Pour détailler les mesures appelant les entreprises à participer au redressement des finances publiques, les ministres qui ont défilé à Bercy ce jeudi 10 octobre ont enfilé des gants. Antoine Armand, le ministre de l’Economie et des Finances a ainsi prévenu à propos de la nouvelle contribution sur les bénéfices des grandes entreprises : «C’est un effort important que nous demandons, nous en avons conscience, mais c’est un effort nécessaire et, je le répète, temporaire.» Astrid Panosyan-Bouvet, la ministre du Travail, a ensuite assuré, à propos de la baisse des exonérations des cotisations des employeurs qui fait bondir le Medef, «entendre leurs inquiétudes». Mais tous les deux ont également rafraîchi la mémoire des chefs d’entreprise : «Je souhaite aussi rappeler que les entreprises ont été soutenues à la fois face aux crises et dans leur croissance tout au long des sept dernières années», a souligné Antoine Armand.
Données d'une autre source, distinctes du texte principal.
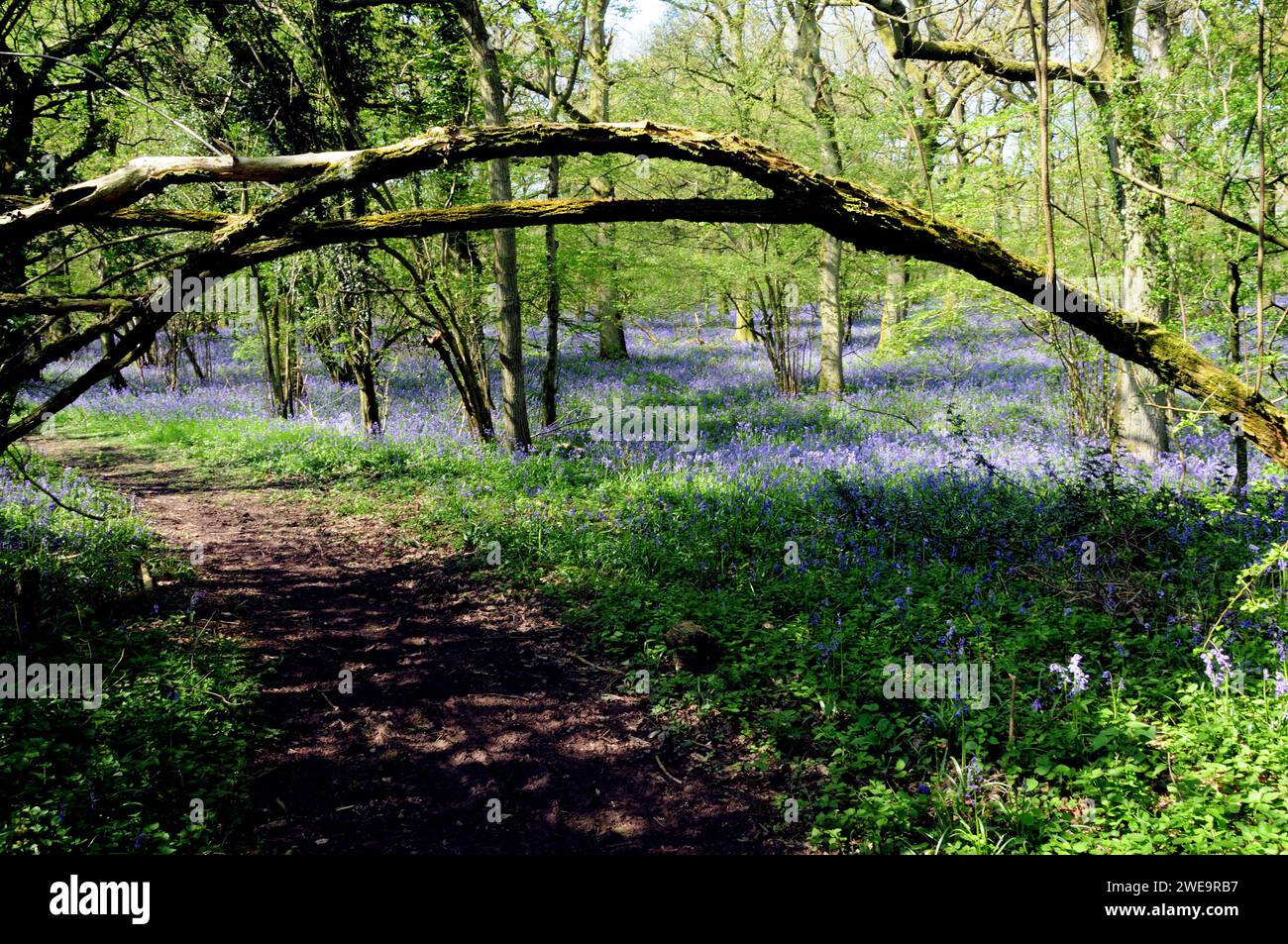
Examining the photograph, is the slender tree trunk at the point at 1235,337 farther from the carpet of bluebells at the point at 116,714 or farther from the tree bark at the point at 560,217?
the carpet of bluebells at the point at 116,714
«Répartir équitablement l’effort»
Pour les plus grandes entreprises, la principale mesure (en rendement) prévue dans le projet de loi de finances concerne les 440 plus gros groupes, dont le chiffre d’affaires dépasse 1 milliard d’euros. Ils seront appelés à payer «un complément exceptionnel sur leurs profits». Le gouvernement en attend 8 milliards d’euros pour 2025 et 4 milliards l’année suivante. Seront concernés leurs bénéfices «réalisés en France sur les années 2024 et 2025, avec un taux réduit de moitié à mesure que des mesures structurelles d’économies prendront le relais», précise Bercy. Deux niveaux d’imposition sont prévus «pour répartir plus équitablement l’effort». Pour celles entre 1 et 3 milliards d’euros de chiffre d’affaires, «la contribution correspond à 20,6 % de l’impôt sur les sociétés dû au titre de 2024», pour celles au-delà de 3 milliards d’euros de chiffre d’affaires, 41,2 %.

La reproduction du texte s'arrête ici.